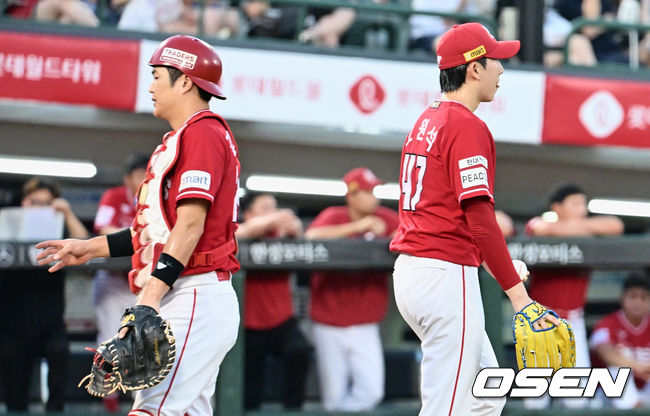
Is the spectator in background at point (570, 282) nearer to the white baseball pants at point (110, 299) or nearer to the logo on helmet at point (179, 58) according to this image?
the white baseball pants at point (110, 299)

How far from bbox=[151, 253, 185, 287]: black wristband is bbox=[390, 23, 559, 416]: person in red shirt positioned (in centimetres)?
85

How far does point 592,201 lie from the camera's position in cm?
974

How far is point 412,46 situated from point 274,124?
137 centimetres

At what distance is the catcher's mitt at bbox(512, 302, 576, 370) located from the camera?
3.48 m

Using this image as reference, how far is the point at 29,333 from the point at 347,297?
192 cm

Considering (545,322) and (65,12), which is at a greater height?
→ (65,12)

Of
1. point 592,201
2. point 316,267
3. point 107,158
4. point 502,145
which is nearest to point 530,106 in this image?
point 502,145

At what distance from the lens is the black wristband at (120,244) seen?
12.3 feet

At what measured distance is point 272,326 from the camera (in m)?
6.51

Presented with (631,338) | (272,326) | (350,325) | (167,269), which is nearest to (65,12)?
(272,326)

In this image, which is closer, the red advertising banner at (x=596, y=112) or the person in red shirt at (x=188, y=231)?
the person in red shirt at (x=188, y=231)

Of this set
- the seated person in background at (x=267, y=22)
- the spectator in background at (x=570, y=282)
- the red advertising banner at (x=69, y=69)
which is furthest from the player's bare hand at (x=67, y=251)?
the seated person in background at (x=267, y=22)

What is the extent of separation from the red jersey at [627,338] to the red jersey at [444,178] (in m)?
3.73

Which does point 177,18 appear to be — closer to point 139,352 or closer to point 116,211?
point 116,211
_ _ _ _ _ _ _
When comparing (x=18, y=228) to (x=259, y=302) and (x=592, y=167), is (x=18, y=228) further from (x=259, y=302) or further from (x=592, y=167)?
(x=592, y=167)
_ _ _ _ _ _ _
Job: Convert the part of the rows that opens with the line containing "How far from" and closes with the line containing "137 centimetres" into a Markdown table with the columns No. and Line, one numbered row per line, skipping blank lines.

Written solution:
| No. | Line |
|---|---|
| 1 | How far from bbox=[151, 253, 185, 287]: black wristband is bbox=[390, 23, 559, 416]: person in red shirt positioned (in centimetres)? |
| 2 | 85 |
| 3 | How far does point 592,201 lie from the camera's position in cm? |
| 4 | 974 |
| 5 | How far is point 412,46 situated from point 274,124? |
| 6 | 137 centimetres |